Posted by .(JavaScript must be enabled to view this email address)  on  11/20  at  03:03 PM

Microsoft is a billion$ company, but that doesn’t mean it’s not overpriced at 80$ / share, right?  You may be better off buying its competitors, if they’ll give you a better return on your money.

If we expect 48 win shares if we spend 16 million$, then we didn’t get a good enough return on 42 win shares, right?

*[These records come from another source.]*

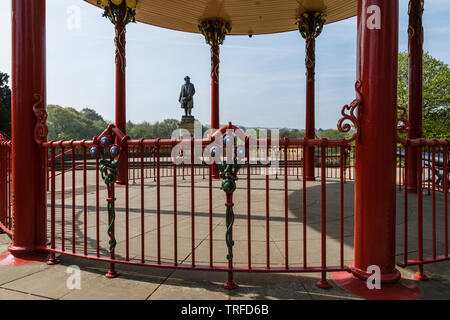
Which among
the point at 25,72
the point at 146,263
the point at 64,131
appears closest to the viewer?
the point at 146,263

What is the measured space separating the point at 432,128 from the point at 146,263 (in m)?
23.5

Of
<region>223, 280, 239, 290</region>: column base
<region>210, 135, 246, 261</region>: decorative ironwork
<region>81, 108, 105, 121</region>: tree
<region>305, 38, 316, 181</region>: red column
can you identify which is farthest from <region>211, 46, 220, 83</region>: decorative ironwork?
<region>81, 108, 105, 121</region>: tree

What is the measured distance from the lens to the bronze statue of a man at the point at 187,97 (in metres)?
17.8

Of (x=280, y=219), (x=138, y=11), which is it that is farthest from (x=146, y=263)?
(x=138, y=11)

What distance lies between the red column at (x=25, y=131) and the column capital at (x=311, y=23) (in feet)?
27.9

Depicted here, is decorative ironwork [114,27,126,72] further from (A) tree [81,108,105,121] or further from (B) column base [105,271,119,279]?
(A) tree [81,108,105,121]

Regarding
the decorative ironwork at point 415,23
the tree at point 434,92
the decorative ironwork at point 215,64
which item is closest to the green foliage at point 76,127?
the tree at point 434,92

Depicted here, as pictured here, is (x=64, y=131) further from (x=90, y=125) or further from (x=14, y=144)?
(x=14, y=144)

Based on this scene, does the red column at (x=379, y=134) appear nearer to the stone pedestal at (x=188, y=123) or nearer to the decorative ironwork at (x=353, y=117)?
the decorative ironwork at (x=353, y=117)

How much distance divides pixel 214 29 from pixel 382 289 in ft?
31.5

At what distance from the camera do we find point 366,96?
2.48 m

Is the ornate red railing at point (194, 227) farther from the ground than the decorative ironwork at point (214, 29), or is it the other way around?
the decorative ironwork at point (214, 29)

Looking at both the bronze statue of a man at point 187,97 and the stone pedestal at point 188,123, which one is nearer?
the stone pedestal at point 188,123

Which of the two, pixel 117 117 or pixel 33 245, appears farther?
pixel 117 117
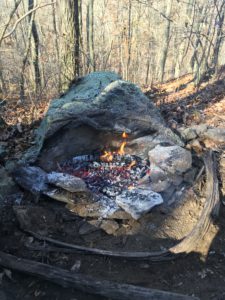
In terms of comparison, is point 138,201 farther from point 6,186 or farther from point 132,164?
point 6,186

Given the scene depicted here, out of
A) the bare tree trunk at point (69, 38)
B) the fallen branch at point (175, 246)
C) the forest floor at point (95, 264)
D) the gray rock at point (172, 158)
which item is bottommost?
the forest floor at point (95, 264)

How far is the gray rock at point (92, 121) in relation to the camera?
4.43 metres

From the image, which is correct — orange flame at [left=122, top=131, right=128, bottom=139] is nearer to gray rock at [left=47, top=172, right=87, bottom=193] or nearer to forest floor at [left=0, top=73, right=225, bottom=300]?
gray rock at [left=47, top=172, right=87, bottom=193]

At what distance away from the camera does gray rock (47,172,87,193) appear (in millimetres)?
3842

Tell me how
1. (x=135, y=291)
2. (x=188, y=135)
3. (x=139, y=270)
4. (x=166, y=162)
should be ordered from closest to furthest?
(x=135, y=291) → (x=139, y=270) → (x=166, y=162) → (x=188, y=135)

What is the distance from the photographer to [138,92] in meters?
5.20

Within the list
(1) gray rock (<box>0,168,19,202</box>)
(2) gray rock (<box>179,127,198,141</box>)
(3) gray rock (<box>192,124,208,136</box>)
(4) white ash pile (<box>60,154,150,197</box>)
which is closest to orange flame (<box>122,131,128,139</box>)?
(4) white ash pile (<box>60,154,150,197</box>)

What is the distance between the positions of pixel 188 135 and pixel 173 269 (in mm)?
2490

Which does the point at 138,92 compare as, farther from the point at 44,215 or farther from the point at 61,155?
the point at 44,215

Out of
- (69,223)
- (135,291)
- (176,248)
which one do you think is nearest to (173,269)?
(176,248)

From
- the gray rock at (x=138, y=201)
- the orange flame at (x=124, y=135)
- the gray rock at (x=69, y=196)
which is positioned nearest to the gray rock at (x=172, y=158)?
the orange flame at (x=124, y=135)

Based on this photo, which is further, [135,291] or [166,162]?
[166,162]

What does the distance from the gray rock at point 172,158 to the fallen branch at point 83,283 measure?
1.90m

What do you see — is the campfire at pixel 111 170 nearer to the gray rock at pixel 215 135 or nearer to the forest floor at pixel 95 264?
the forest floor at pixel 95 264
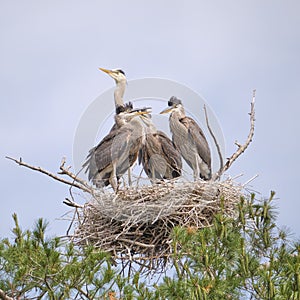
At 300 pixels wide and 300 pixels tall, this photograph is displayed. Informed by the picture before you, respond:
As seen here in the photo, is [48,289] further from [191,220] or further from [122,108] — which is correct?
[122,108]

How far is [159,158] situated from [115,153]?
46cm

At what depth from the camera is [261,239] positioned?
5730 mm

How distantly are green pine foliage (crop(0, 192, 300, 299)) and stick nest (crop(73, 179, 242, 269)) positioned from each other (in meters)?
1.37

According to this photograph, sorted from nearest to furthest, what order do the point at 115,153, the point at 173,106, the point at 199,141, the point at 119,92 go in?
the point at 115,153 → the point at 199,141 → the point at 173,106 → the point at 119,92

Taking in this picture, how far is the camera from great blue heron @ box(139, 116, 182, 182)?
8.70 meters

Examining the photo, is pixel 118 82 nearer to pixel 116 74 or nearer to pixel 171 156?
pixel 116 74

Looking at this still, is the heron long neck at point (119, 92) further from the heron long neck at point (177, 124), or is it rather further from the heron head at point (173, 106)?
the heron long neck at point (177, 124)

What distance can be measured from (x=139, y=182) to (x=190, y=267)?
252cm

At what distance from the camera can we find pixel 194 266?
5.36 meters

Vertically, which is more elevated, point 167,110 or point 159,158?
point 167,110

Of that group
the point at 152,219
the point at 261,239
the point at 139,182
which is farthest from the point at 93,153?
the point at 261,239

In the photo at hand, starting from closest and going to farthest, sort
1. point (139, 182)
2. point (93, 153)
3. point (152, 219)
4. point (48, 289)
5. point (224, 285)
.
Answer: point (224, 285) < point (48, 289) < point (152, 219) < point (139, 182) < point (93, 153)

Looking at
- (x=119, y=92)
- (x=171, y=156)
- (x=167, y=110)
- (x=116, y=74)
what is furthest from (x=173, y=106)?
(x=116, y=74)

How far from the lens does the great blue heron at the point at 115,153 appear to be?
8.55 m
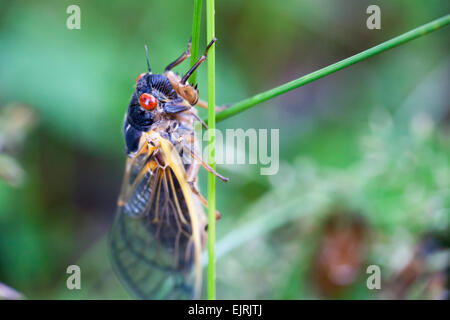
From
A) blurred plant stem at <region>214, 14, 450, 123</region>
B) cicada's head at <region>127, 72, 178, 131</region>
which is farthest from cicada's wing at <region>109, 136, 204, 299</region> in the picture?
blurred plant stem at <region>214, 14, 450, 123</region>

(Personally, I would do marginal win shares / marginal $, though I’m not sure it’ll have much of an effect.)

Posted by Tangotiger  on  11/20  at  06:52 PM

Great suggestions and comments everyone.  Thanks.

I went back to the data to follow Greg’s suggestion, and found that I had to clean it up a bit more.  I may be missing a couple of ballplayers and salaries, but not many.  The final numbers: 7,269 Win Shares and $2.2 billion in salaries.  $2.2 billion!  I had never added up all the salaries before.  That’s 0.335 Win Shares for every $100,000—or 1.1 wins for each million in salary.  Or $300,000 per Win Share.

Nate Silver had a great article about salary and value on the Prospectus site earlier this year.  Unfortunately, BPro’s search engine seems to be one of the worst in the business, and I can’t find it.

If I remember correctly, one of his points is that there is an exponential relationship between value and salary, not a linear one.  As a player’s value goes up, his salary does, and should, go up at an increasing rate.  This is partly due to marquee value and marketing value.  But it also has to do with the capacity issue: 40 Win Shares out of one position is worth more than 20 out of two positions, because you can backfill the second position with replacement value.  So I think that Joe makes a good point.

Anyway, I followed Greg’s advice and computed net Win Share value.  I’ve posted the entire results at this page:

http://www.baseballgraphs.com/winshares/wsvalue.html

As already mentioned, Pujols and Vaughn were the best and worst values.  At the same time, you can see Nate’s point: players such as Delgado and ARod were all at the bottom of the list.

Posted by studes  on  11/20  at  09:39 PM

I think this is the BP article you’re looking for: http://www.baseballprospectus.com/news/20030103silver.shtml

Posted by Greg  on  11/21  at  09:11 AM

Thanks, Greg.  That is it.

Upon review of the article, Nate offered several rationales for the increase in salary paid per marginal value unit, but not the one I mentioned.  That must have been something I thought at the time.

Posted by studes  on  11/21  at  10:24 AM

<I>The value of a marginal run, to use Tango’s term, rises at an increasing rate.
</I>

To be clear, that should read: The COST of a….

The value remains fairly constant, be it at 1 million$/run, or 2 million$/run, or whatever your model says.  The extra value to put your team into the playoffs is pretty low, which is why a linear model is sufficient for our purposes.